§ Selected extract

Thursday, January 13, 2011

Pat Buchanan on blood libels

Pat Buchanan, our favorite anti-Semite in public life, who is still inexplicably viewed kindly by most of the mainstream media, came out with an aggressive defense of Sarah Palin's use of the phrase "blood libel" to refer to what she believes is slander against her by those calling her out for her use of violent language and imagery: Sarah Palin's Use Of Blood Libel Was 'Excellent'.

His words:
Pat Buchanan said Wednesday that Sarah Palin has been a victim of the media in the wake of the shooting of Rep. Gabrielle Giffords (D-AZ), and she was right to use the phrase "blood libel" in defending herself from charges that her language had anything to do with the mass shooting.
"Frankly I thought it was an excellent statement with regard to the phrase 'blood libel'," Buchanan said. "That of course refers to the libel that was used in the Middle Ages, charges against Jews that were utterly unsupportable slanders and I think she's using it in that context."

§ Provided data
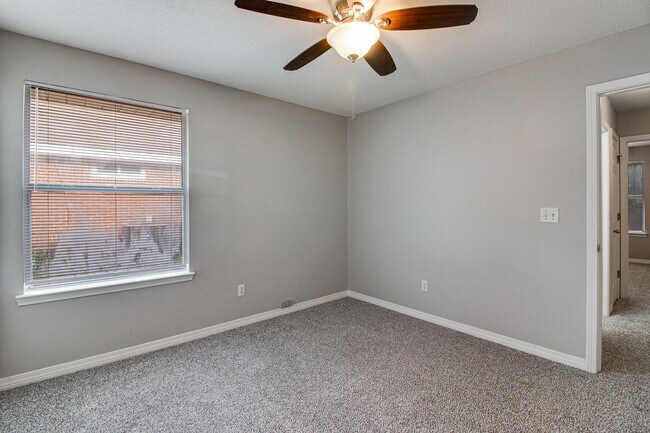 Building Photo - 404 Ridge Wood Cir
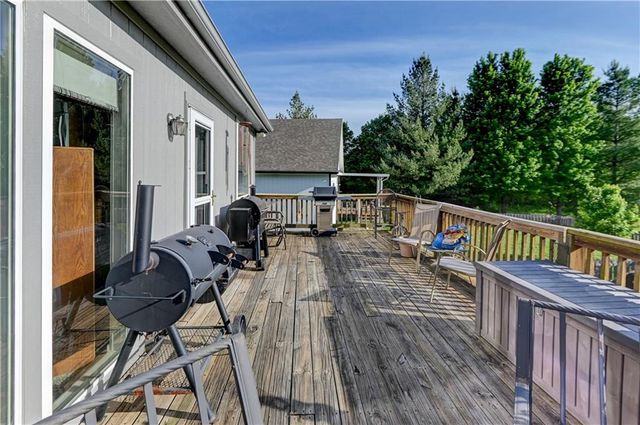 1018 N Old Mill Road, Independence, MO 64056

§ Action item
Reproduce the passage of the post about Pat Buchanan and blood libels that runs between "Pat Buchanan, our" and "Libel Was 'Excellent'.", inclusive, switching "mainstream media" to "national press".

§ Reply
Pat Buchanan, our favorite anti-Semite in public life, who is still inexplicably viewed kindly by most of the national press, came out with an aggressive defense of Sarah Palin's use of the phrase "blood libel" to refer to what she believes is slander against her by those calling her out for her use of violent language and imagery: Sarah Palin's Use Of Blood Libel Was 'Excellent'.